Будучи польским евреем, Леон подвергался двойной угрозе, но сумел избежать ареста. Моя тетя припомнила его рассказ о том, как летом 1943 года, когда Бруннер лично явился на улицу Тегеран и проводил аресты, Леон спрятался за распахнутой дверью и таким образом спасся.
В пластиковом пакете обнаружились и другие следы работы моего деда. Там лежали неиспользованные бланки Американского комитета «Джойнт» (American Jewish Joint Distribution Committee), Национального движения узников войны и депортированных (Mouvement National des Prisonniers de Guerre et Déportés) и Комитета единства и защиты французских евреев (Comité d’Unité et de Défense des Juifs de France). Все эти организации, с которыми Леон, очевидно, сотрудничал, также размещались в доме 19 по улице Тегеран.
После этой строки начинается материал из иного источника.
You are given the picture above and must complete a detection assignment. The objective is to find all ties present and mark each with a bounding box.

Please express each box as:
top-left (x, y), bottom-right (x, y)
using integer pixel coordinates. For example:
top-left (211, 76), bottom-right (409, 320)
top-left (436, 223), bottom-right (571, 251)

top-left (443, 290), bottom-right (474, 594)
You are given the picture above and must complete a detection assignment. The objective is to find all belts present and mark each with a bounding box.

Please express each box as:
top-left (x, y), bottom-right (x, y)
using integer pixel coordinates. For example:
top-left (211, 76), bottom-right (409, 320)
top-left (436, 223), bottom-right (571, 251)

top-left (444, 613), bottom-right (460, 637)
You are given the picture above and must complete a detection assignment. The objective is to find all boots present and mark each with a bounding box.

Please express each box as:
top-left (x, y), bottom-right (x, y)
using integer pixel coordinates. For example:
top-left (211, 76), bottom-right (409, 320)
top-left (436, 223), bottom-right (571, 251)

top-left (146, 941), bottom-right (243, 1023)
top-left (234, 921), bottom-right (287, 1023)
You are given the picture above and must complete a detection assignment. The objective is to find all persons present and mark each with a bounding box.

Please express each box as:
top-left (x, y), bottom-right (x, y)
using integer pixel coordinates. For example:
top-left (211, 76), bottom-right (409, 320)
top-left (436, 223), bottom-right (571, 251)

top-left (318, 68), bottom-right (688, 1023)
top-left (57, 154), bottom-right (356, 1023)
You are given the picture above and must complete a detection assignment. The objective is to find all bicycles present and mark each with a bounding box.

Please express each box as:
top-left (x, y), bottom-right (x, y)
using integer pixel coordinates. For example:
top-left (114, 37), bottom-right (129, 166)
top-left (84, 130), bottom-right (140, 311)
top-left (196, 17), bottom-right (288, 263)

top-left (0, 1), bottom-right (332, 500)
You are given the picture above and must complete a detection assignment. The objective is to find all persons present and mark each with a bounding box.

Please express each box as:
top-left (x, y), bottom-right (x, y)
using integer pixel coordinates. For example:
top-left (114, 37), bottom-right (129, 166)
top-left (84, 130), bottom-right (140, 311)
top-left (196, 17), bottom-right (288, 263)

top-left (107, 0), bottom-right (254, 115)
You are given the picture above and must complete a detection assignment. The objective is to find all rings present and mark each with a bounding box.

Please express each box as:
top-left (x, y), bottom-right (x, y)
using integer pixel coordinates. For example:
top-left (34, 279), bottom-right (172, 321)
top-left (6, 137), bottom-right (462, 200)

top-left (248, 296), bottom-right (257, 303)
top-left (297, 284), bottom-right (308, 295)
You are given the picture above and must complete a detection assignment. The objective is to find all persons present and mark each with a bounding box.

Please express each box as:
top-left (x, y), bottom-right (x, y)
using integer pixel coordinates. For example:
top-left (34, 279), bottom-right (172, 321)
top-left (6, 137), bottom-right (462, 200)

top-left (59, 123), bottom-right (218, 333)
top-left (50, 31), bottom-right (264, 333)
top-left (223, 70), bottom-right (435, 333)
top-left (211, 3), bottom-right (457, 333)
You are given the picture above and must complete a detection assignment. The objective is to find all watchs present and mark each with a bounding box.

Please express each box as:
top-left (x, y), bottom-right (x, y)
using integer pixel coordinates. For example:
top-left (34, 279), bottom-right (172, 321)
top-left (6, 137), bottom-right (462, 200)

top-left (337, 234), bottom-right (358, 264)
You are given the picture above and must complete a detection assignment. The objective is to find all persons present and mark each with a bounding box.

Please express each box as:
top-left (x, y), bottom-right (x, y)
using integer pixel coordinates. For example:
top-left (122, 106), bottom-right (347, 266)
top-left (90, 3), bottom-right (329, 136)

Среди бумаг находились два личных свидетельства с подробным описанием судьбы депортированных на восток. Одно заявление было записано в Париже в апреле 1944 года и сообщало, что в Аушвице «вешали без всяких предлогов под музыку». Другой документ был составлен вскоре после войны: «В Биркенау мы трудились в грязи, в Аушвице умирали в чистоте и порядке». Документ заканчивается заверением: «В целом этот молодой человек подтверждает все то, что говорилось о концентрационных лагерях по радио и в газетах».
Леон сохранял квитанции от посылок, которые отправлял в лагеря и гетто генерал-губернаторства (оккупированной нацистами Польши). Летом 1942 года Леон побывал на почте на бульваре Малерб 24 раза – он отправлял посылки Лине Маркс в гетто города Пяски под Люблином. (Следующим летом гетто было ликвидировано. Среди немногих уцелевших Лины Маркс не оказалось.)
Мое внимание привлекли две открытки из маленького города Сандомир, находившегося на территории оккупированной Польши. Обе – от доктора Эрнста Вальтера Ульмана, депортированного из Вены в феврале 1941 года. В первой открытке, отправленной в марте 1942 года, Ульман поясняет, что он немолодой, уже вышедший на пенсию венский юрист, и просит о помощи. Вторая открытка, написанная четыре месяца спустя, в июле, адресована лично Леону с благодарностью за гуманитарную помощь в виде колбасы, консервированных помидоров и небольшого количества сахара. К тому времени, как Леон получил открытку, любезный доктор Ульман был мертв: гетто, откуда отправлена открытка, ликвидировали в том же месяце, жителей отправили в Белжец, дальше по той ветке железной дороги, что соединяла Лемберг с Жолквой.
На самом дне пакета я откопал рулон материи, желтые квадраты с обтрепанными краями, на каждом напечатаны звезда Давида и слово Juif. Всего сорок три звезды, все ни разу не использованные – подготовленные для того, чтобы евреи разбирали их и пришивали к своей одежде.